Authorities are removing hundreds of stray dogs from the streets of Delhi, flouting all norms, animal lovers and activists claimed. Delhi has approximately two lakh stray dogs.

Animal activists said they had approached the Municipal Corporation of Delhi (MCD) and the New Delhi Municipal Council (NDMC) a few months ago to start the sterilisation activity.

"Both the agencies had promised us no sterilised dogs would be picked up but dogs continue to go missing from the streets. I have seen a truckload of dogs being taken away from an NDMC area," said Javed Iqbal Shah, an animal right activist.
Rukmini Sekhar, another animal rights activists, added, "Despite High Court orders (1993) prohibiting removal of dogs from their territories, the dogs are being removed. It is illegal and a criminal offence."

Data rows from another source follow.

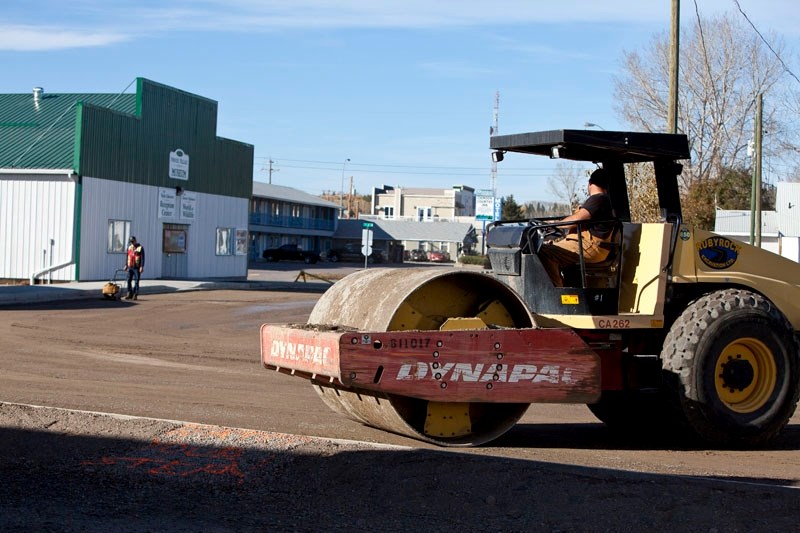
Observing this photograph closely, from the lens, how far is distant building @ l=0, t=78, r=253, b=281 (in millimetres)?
36500

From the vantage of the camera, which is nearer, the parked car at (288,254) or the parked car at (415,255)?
the parked car at (288,254)

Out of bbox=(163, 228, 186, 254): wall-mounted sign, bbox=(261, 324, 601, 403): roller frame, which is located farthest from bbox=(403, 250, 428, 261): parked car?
bbox=(261, 324, 601, 403): roller frame

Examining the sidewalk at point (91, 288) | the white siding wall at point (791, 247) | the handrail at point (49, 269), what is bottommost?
the sidewalk at point (91, 288)

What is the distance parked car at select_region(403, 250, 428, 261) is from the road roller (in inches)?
3742

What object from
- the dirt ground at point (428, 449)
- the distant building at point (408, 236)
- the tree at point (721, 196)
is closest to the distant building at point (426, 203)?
the distant building at point (408, 236)

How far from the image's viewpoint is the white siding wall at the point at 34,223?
36.3 m

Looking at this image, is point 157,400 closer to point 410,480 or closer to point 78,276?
point 410,480

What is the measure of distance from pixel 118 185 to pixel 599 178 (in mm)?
32456

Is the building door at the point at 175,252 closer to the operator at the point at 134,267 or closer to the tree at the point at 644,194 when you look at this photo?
the operator at the point at 134,267

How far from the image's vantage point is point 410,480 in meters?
6.89

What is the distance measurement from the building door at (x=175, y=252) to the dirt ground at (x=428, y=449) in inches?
1035

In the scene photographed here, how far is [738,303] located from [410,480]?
12.0 ft

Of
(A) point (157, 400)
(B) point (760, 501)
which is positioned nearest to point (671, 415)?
(B) point (760, 501)

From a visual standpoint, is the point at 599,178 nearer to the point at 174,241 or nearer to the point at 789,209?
the point at 174,241
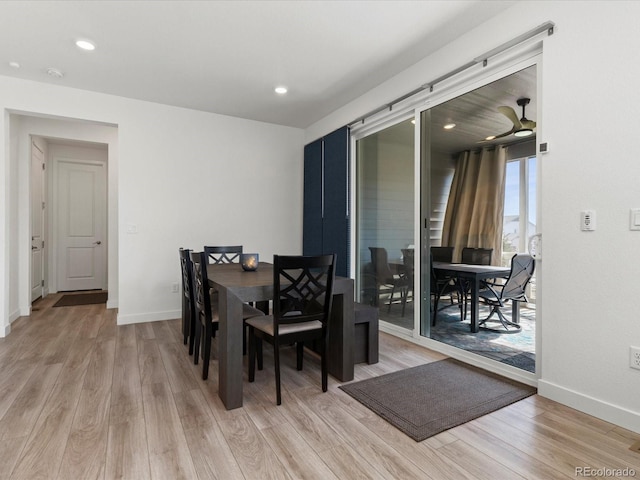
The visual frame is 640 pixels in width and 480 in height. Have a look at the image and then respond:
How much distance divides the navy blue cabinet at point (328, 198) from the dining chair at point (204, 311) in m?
1.84

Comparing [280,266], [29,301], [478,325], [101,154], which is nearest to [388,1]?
[280,266]

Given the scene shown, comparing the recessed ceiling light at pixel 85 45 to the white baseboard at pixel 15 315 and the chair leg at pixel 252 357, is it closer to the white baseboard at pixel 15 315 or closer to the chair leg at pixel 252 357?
the chair leg at pixel 252 357

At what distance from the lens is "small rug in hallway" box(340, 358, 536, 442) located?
192 centimetres

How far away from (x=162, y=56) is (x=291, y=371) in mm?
3029

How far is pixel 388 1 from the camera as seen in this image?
2.39 meters

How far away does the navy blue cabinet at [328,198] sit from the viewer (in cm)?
426

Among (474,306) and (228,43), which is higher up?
(228,43)

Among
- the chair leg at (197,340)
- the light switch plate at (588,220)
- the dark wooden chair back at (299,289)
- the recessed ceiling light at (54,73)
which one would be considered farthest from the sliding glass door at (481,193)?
the recessed ceiling light at (54,73)

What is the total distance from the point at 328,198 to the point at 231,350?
2.87 metres

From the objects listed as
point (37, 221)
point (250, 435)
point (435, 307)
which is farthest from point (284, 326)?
point (37, 221)

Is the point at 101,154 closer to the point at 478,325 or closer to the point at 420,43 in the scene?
the point at 420,43

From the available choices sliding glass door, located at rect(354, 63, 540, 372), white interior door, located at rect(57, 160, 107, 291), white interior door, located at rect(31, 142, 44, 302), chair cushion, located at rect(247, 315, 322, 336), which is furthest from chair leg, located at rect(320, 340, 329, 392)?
white interior door, located at rect(57, 160, 107, 291)

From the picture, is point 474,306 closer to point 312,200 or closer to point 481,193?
point 481,193

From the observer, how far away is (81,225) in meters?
6.22
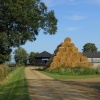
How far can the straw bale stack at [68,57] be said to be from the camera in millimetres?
55688

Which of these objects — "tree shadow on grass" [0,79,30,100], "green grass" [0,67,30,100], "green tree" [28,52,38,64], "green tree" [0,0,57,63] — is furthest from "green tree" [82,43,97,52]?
"tree shadow on grass" [0,79,30,100]

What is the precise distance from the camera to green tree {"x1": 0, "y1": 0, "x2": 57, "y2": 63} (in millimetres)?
34781

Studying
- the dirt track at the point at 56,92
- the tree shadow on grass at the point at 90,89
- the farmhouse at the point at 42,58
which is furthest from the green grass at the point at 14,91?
the farmhouse at the point at 42,58

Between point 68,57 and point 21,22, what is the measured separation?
21.7 meters

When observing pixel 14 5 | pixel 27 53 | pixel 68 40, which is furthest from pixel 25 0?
pixel 27 53

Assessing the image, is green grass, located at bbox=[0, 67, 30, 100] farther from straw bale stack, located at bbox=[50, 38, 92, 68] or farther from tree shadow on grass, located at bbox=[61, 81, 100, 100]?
straw bale stack, located at bbox=[50, 38, 92, 68]

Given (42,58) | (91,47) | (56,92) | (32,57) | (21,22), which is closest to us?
(56,92)

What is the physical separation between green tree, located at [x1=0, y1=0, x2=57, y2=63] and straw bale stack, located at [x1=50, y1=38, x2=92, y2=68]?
1522cm

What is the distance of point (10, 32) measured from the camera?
3731 centimetres

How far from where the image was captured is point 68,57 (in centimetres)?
5659

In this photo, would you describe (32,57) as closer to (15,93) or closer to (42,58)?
(42,58)

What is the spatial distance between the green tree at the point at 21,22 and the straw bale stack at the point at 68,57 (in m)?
15.2

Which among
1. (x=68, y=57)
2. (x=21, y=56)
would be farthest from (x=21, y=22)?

Generally, the civic agencies take away street dogs and bring them back to the same area after sterilization. But since September 22, the activists said, dogs have been removed but not brought back to their respective localities in and around the CWG venues/stadiums.

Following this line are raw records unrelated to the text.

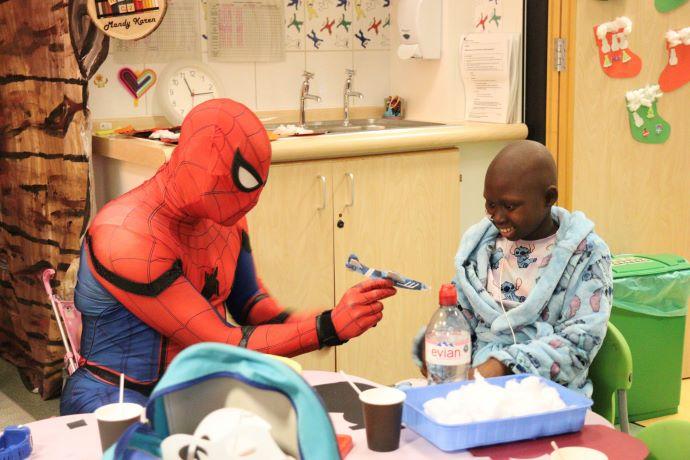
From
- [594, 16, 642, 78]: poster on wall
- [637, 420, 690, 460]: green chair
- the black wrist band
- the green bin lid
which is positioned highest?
[594, 16, 642, 78]: poster on wall

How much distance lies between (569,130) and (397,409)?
85.4 inches

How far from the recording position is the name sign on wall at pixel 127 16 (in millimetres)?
3123

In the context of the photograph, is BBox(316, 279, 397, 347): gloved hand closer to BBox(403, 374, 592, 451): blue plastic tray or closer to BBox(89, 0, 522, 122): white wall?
BBox(403, 374, 592, 451): blue plastic tray

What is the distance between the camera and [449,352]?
1630mm

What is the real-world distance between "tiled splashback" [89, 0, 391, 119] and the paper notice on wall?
0.56m

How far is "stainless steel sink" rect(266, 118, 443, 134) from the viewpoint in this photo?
3.89 meters

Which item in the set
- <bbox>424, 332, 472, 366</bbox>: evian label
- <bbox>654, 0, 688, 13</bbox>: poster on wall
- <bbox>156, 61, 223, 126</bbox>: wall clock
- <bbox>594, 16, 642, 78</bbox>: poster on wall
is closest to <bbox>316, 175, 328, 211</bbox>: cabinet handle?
<bbox>156, 61, 223, 126</bbox>: wall clock

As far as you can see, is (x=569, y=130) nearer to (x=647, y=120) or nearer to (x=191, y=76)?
(x=647, y=120)

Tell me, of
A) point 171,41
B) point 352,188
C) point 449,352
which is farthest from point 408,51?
point 449,352

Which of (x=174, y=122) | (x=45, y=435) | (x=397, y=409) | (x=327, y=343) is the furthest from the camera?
(x=174, y=122)

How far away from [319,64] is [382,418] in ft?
9.13

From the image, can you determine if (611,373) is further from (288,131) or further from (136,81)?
(136,81)

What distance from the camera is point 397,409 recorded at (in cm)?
135

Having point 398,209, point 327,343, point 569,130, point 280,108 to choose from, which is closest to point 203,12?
point 280,108
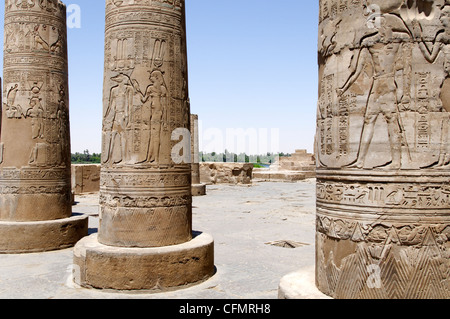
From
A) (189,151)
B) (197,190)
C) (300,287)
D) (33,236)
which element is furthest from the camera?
(197,190)

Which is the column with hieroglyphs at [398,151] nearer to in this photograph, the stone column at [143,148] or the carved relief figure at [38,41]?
the stone column at [143,148]

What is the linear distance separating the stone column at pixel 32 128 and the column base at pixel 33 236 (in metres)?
0.02

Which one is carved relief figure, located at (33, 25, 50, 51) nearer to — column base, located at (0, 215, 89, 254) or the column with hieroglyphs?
column base, located at (0, 215, 89, 254)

Rishi Dev of Citizens for Animal Rights (CFAR) said, "Dislocation increases the carrying capacity of a biome or micro-habitat of dogs as resources are abundant, thereby decreasing their mortality rate … ultimately increasing number of dogs."

After the media highlighted the issue of dogs at the Games Village, the civic agencies roped in NGOs to take away stray dogs.

The animal shelter home run at Defence Colony by Friendicoes, an NGO, currently houses 190 dogs, far more then its capacity.

Similarly, they have been provided additional space at the Ghazipur facility of Delhi State Animal Husbandry Department, which houses as many as 210 dogs. At both places, the dogs would be kept till the Games are over.

"The problem of stray dogs would not have risen had the civic agencies started sterilization on time. For instance, it could have been started when the construction started at the CWG Village," said Gautam Barat of Friendicoes.

Dr Dinesh Yadav of Palika Animal Birth Control Society said, "We are not dumping dogs anywhere. We are giving them to an NGO Sonadi. These are being removed from the streets."

MCD's Director (Press and Information) Deep Mathur said, "We are ensuring that the dogs are being lifted in a proper manner. The process started very late because Animal Welfare Board of India did not give us permission to build shelter homes."